**Passage:**
--------

When you plant a cabbage or a rose and it doesn’t grow as well as what you hoped for, do you get angry with the cabbage?

Wise people will investigate what went wrong. Is it the soil, or perhaps the water, or perhaps some pest etc. Then they try to do a better job to nurture the plant. They don’t spend hours being angry with the cabbage.

Since we do not get angry with a cabbage, why do you get angry with someone? A relationship requires the same effort as nurturing a plant.

I read the above from an internet post and it was accredited to Thich Nhat Hanh.

For a while, I couldn’t help but visualise difficult people with a cabbage head!

I am not going to be angry with these cabbage head….

It was fun dismissing irritating people as cabbages but it doesn’t seem to be the core value of the message. As days go by, there are more and more cabbages around me.

I guess the message is not simply about shrugging our shoulder and turning people into cabbages.

--------

Pick up the cabbage reflection after its last sentence and carry it forward. The data have no connection to the cabbage reflection.

**Data extract:**
--------

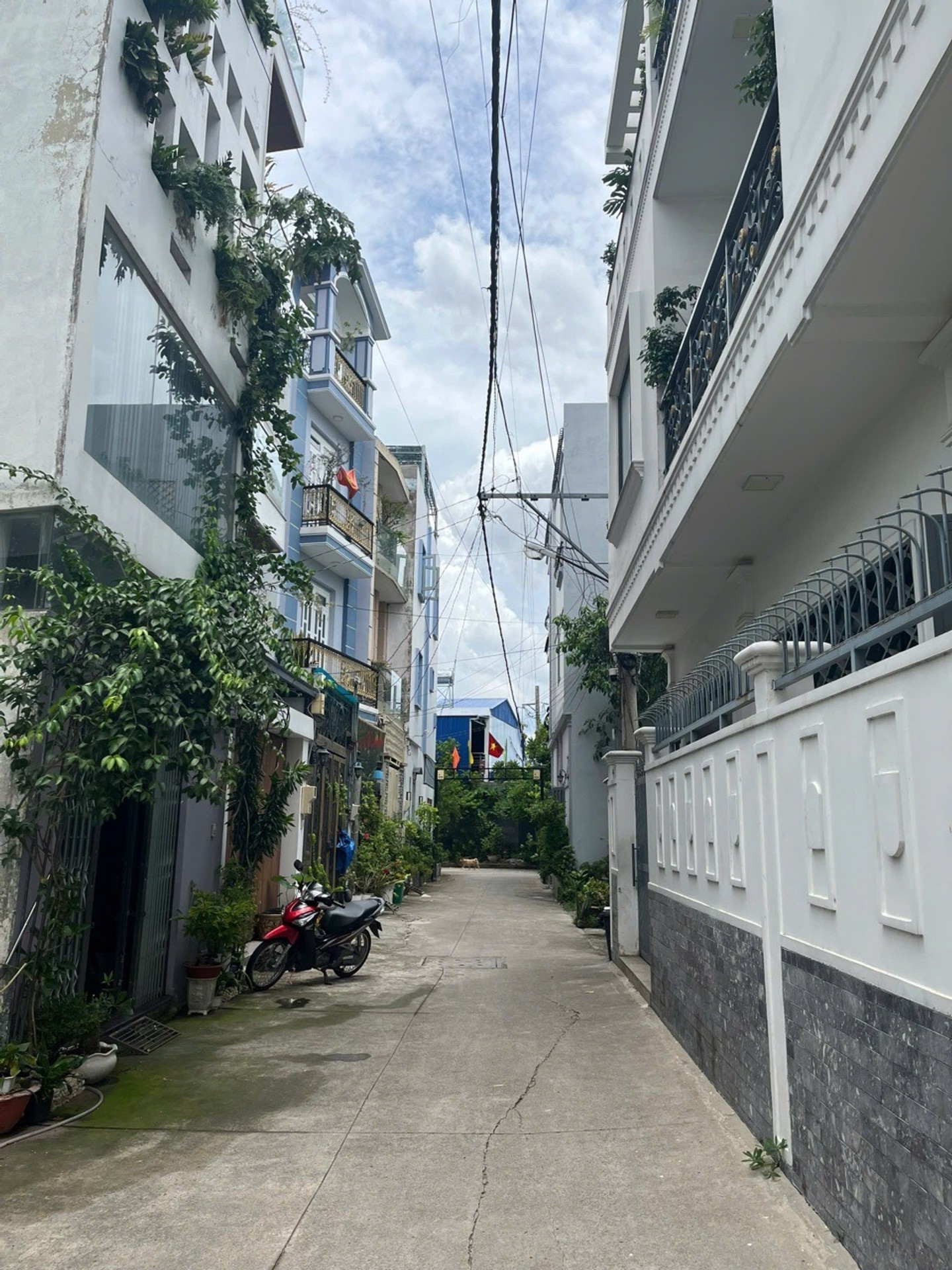 🔥 GẦN QL13 & VẠN PHÚC CITY – 53M² – 2 TẦNG – 5.45 TỶ TL
📍 Vị trí: Gần mặt tiền Quốc Lộ 13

--------

**Result of the task:**
Relationships are mutual. Just as growing cabbage requires effort, growing a relation also requires effort. Perhaps even more complicated.

A good farmer will examine what went wrong with his effort and not blame his cabbage. Likewise, we have to examine ourselves instead of blaming others for their behaviour.

Or perhaps we are too idealistic in our expectation. Wishing that our cabbages turn out to be of specific colour, shape and size.

Then the problem is never with the cabbage from the start but from an impossible farmer with an impossible expectation.

Even a cabbage has its own characteristic.

Turns out the biggest cabbage head is myself after all…..Who is the farmer and who is the cabbage?